## [GOAL OF THE EXERCISE]
Would you retype each record exactly as given?

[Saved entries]
☆ ☆ ☆ ☆ ☆
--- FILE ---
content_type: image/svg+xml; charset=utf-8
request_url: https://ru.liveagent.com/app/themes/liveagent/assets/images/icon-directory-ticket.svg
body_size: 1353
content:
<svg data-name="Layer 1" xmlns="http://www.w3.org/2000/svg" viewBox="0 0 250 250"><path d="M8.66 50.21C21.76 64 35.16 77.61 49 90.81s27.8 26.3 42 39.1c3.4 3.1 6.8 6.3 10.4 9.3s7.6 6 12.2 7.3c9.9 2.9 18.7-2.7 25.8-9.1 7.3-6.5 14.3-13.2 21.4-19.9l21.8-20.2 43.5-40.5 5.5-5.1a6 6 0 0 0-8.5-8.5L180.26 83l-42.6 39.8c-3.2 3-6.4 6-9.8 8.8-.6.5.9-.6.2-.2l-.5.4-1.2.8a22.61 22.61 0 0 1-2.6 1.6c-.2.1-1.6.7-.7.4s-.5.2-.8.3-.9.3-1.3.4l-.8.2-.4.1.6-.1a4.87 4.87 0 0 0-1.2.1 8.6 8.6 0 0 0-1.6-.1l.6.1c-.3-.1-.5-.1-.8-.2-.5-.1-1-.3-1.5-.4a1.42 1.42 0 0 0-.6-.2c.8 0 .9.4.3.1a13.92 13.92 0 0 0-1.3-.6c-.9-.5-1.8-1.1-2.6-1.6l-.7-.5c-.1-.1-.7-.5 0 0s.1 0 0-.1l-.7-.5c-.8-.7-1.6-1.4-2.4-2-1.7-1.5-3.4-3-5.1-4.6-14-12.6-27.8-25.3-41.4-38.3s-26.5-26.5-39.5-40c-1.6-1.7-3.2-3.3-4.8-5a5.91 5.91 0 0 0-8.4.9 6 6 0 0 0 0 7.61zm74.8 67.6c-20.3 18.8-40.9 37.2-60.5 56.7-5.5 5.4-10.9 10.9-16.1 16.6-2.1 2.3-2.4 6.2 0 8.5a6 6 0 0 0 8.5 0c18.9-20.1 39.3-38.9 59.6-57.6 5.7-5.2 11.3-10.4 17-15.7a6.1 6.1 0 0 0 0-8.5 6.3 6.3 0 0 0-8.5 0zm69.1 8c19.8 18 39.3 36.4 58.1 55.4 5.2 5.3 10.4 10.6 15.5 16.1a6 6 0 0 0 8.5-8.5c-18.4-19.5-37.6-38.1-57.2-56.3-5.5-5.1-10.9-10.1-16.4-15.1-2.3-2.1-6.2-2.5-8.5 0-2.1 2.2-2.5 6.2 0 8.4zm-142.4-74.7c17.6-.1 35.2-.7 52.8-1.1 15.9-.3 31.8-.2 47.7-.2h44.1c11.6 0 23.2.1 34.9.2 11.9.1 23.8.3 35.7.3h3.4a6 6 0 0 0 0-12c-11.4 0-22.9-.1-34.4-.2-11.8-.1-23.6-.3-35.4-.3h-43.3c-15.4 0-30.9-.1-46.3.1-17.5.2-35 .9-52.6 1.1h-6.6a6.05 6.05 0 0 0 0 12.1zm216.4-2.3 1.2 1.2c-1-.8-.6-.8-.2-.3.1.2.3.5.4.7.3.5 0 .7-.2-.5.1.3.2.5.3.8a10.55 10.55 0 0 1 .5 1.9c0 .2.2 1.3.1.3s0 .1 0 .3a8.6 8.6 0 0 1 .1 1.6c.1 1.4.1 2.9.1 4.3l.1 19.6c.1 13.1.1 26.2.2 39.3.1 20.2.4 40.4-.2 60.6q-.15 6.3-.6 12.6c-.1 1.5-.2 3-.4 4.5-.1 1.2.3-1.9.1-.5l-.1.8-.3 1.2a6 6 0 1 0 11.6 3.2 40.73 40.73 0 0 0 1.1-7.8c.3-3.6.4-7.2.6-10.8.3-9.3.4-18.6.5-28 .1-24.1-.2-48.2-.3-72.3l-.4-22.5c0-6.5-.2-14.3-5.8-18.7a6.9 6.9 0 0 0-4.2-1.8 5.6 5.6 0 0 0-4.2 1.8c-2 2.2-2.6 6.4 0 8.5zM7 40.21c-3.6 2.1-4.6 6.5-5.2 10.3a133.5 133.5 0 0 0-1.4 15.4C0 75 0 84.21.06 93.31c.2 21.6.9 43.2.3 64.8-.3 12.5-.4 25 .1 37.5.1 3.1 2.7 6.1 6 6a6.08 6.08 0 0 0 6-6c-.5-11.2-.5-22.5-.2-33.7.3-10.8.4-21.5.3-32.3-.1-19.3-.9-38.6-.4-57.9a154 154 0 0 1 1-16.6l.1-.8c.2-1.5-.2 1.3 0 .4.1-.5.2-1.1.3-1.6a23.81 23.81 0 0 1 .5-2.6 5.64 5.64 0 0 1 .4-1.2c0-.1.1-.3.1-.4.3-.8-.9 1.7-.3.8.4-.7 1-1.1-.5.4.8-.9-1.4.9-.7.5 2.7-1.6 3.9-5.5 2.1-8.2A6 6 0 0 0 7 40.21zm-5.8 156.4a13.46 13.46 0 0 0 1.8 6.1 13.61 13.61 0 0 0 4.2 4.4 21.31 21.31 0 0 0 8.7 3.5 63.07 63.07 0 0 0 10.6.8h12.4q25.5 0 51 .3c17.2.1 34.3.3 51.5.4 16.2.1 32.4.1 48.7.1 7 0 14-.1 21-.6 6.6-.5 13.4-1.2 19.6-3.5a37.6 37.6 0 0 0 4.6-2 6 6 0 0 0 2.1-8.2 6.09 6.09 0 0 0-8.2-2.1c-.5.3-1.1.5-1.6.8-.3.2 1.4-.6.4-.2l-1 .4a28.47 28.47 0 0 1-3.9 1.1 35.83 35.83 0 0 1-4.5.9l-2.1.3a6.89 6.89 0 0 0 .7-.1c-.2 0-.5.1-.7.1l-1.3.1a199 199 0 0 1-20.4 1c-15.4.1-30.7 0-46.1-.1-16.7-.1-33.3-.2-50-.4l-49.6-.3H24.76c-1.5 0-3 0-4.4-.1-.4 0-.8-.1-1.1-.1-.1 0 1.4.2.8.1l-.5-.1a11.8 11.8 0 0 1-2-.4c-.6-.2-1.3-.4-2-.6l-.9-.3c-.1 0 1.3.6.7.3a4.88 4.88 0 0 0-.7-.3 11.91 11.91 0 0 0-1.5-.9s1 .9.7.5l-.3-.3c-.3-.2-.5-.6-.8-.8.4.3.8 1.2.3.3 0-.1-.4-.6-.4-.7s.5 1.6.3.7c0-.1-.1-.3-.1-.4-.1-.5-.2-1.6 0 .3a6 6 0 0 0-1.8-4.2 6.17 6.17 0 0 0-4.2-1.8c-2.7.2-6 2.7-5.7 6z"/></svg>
☆ ☆ ☆ ☆ ☆
## [WRITTEN ANSWER]
--- FILE ---
content_type: image/svg+xml; charset=utf-8
request_url: https://ru.liveagent.com/app/themes/liveagent/assets/images/icon-directory-ticket.svg
body_size: 1353
content:
<svg data-name="Layer 1" xmlns="http://www.w3.org/2000/svg" viewBox="0 0 250 250"><path d="M8.66 50.21C21.76 64 35.16 77.61 49 90.81s27.8 26.3 42 39.1c3.4 3.1 6.8 6.3 10.4 9.3s7.6 6 12.2 7.3c9.9 2.9 18.7-2.7 25.8-9.1 7.3-6.5 14.3-13.2 21.4-19.9l21.8-20.2 43.5-40.5 5.5-5.1a6 6 0 0 0-8.5-8.5L180.26 83l-42.6 39.8c-3.2 3-6.4 6-9.8 8.8-.6.5.9-.6.2-.2l-.5.4-1.2.8a22.61 22.61 0 0 1-2.6 1.6c-.2.1-1.6.7-.7.4s-.5.2-.8.3-.9.3-1.3.4l-.8.2-.4.1.6-.1a4.87 4.87 0 0 0-1.2.1 8.6 8.6 0 0 0-1.6-.1l.6.1c-.3-.1-.5-.1-.8-.2-.5-.1-1-.3-1.5-.4a1.42 1.42 0 0 0-.6-.2c.8 0 .9.4.3.1a13.92 13.92 0 0 0-1.3-.6c-.9-.5-1.8-1.1-2.6-1.6l-.7-.5c-.1-.1-.7-.5 0 0s.1 0 0-.1l-.7-.5c-.8-.7-1.6-1.4-2.4-2-1.7-1.5-3.4-3-5.1-4.6-14-12.6-27.8-25.3-41.4-38.3s-26.5-26.5-39.5-40c-1.6-1.7-3.2-3.3-4.8-5a5.91 5.91 0 0 0-8.4.9 6 6 0 0 0 0 7.61zm74.8 67.6c-20.3 18.8-40.9 37.2-60.5 56.7-5.5 5.4-10.9 10.9-16.1 16.6-2.1 2.3-2.4 6.2 0 8.5a6 6 0 0 0 8.5 0c18.9-20.1 39.3-38.9 59.6-57.6 5.7-5.2 11.3-10.4 17-15.7a6.1 6.1 0 0 0 0-8.5 6.3 6.3 0 0 0-8.5 0zm69.1 8c19.8 18 39.3 36.4 58.1 55.4 5.2 5.3 10.4 10.6 15.5 16.1a6 6 0 0 0 8.5-8.5c-18.4-19.5-37.6-38.1-57.2-56.3-5.5-5.1-10.9-10.1-16.4-15.1-2.3-2.1-6.2-2.5-8.5 0-2.1 2.2-2.5 6.2 0 8.4zm-142.4-74.7c17.6-.1 35.2-.7 52.8-1.1 15.9-.3 31.8-.2 47.7-.2h44.1c11.6 0 23.2.1 34.9.2 11.9.1 23.8.3 35.7.3h3.4a6 6 0 0 0 0-12c-11.4 0-22.9-.1-34.4-.2-11.8-.1-23.6-.3-35.4-.3h-43.3c-15.4 0-30.9-.1-46.3.1-17.5.2-35 .9-52.6 1.1h-6.6a6.05 6.05 0 0 0 0 12.1zm216.4-2.3 1.2 1.2c-1-.8-.6-.8-.2-.3.1.2.3.5.4.7.3.5 0 .7-.2-.5.1.3.2.5.3.8a10.55 10.55 0 0 1 .5 1.9c0 .2.2 1.3.1.3s0 .1 0 .3a8.6 8.6 0 0 1 .1 1.6c.1 1.4.1 2.9.1 4.3l.1 19.6c.1 13.1.1 26.2.2 39.3.1 20.2.4 40.4-.2 60.6q-.15 6.3-.6 12.6c-.1 1.5-.2 3-.4 4.5-.1 1.2.3-1.9.1-.5l-.1.8-.3 1.2a6 6 0 1 0 11.6 3.2 40.73 40.73 0 0 0 1.1-7.8c.3-3.6.4-7.2.6-10.8.3-9.3.4-18.6.5-28 .1-24.1-.2-48.2-.3-72.3l-.4-22.5c0-6.5-.2-14.3-5.8-18.7a6.9 6.9 0 0 0-4.2-1.8 5.6 5.6 0 0 0-4.2 1.8c-2 2.2-2.6 6.4 0 8.5zM7 40.21c-3.6 2.1-4.6 6.5-5.2 10.3a133.5 133.5 0 0 0-1.4 15.4C0 75 0 84.21.06 93.31c.2 21.6.9 43.2.3 64.8-.3 12.5-.4 25 .1 37.5.1 3.1 2.7 6.1 6 6a6.08 6.08 0 0 0 6-6c-.5-11.2-.5-22.5-.2-33.7.3-10.8.4-21.5.3-32.3-.1-19.3-.9-38.6-.4-57.9a154 154 0 0 1 1-16.6l.1-.8c.2-1.5-.2 1.3 0 .4.1-.5.2-1.1.3-1.6a23.81 23.81 0 0 1 .5-2.6 5.64 5.64 0 0 1 .4-1.2c0-.1.1-.3.1-.4.3-.8-.9 1.7-.3.8.4-.7 1-1.1-.5.4.8-.9-1.4.9-.7.5 2.7-1.6 3.9-5.5 2.1-8.2A6 6 0 0 0 7 40.21zm-5.8 156.4a13.46 13.46 0 0 0 1.8 6.1 13.61 13.61 0 0 0 4.2 4.4 21.31 21.31 0 0 0 8.7 3.5 63.07 63.07 0 0 0 10.6.8h12.4q25.5 0 51 .3c17.2.1 34.3.3 51.5.4 16.2.1 32.4.1 48.7.1 7 0 14-.1 21-.6 6.6-.5 13.4-1.2 19.6-3.5a37.6 37.6 0 0 0 4.6-2 6 6 0 0 0 2.1-8.2 6.09 6.09 0 0 0-8.2-2.1c-.5.3-1.1.5-1.6.8-.3.2 1.4-.6.4-.2l-1 .4a28.47 28.47 0 0 1-3.9 1.1 35.83 35.83 0 0 1-4.5.9l-2.1.3a6.89 6.89 0 0 0 .7-.1c-.2 0-.5.1-.7.1l-1.3.1a199 199 0 0 1-20.4 1c-15.4.1-30.7 0-46.1-.1-16.7-.1-33.3-.2-50-.4l-49.6-.3H24.76c-1.5 0-3 0-4.4-.1-.4 0-.8-.1-1.1-.1-.1 0 1.4.2.8.1l-.5-.1a11.8 11.8 0 0 1-2-.4c-.6-.2-1.3-.4-2-.6l-.9-.3c-.1 0 1.3.6.7.3a4.88 4.88 0 0 0-.7-.3 11.91 11.91 0 0 0-1.5-.9s1 .9.7.5l-.3-.3c-.3-.2-.5-.6-.8-.8.4.3.8 1.2.3.3 0-.1-.4-.6-.4-.7s.5 1.6.3.7c0-.1-.1-.3-.1-.4-.1-.5-.2-1.6 0 .3a6 6 0 0 0-1.8-4.2 6.17 6.17 0 0 0-4.2-1.8c-2.7.2-6 2.7-5.7 6z"/></svg>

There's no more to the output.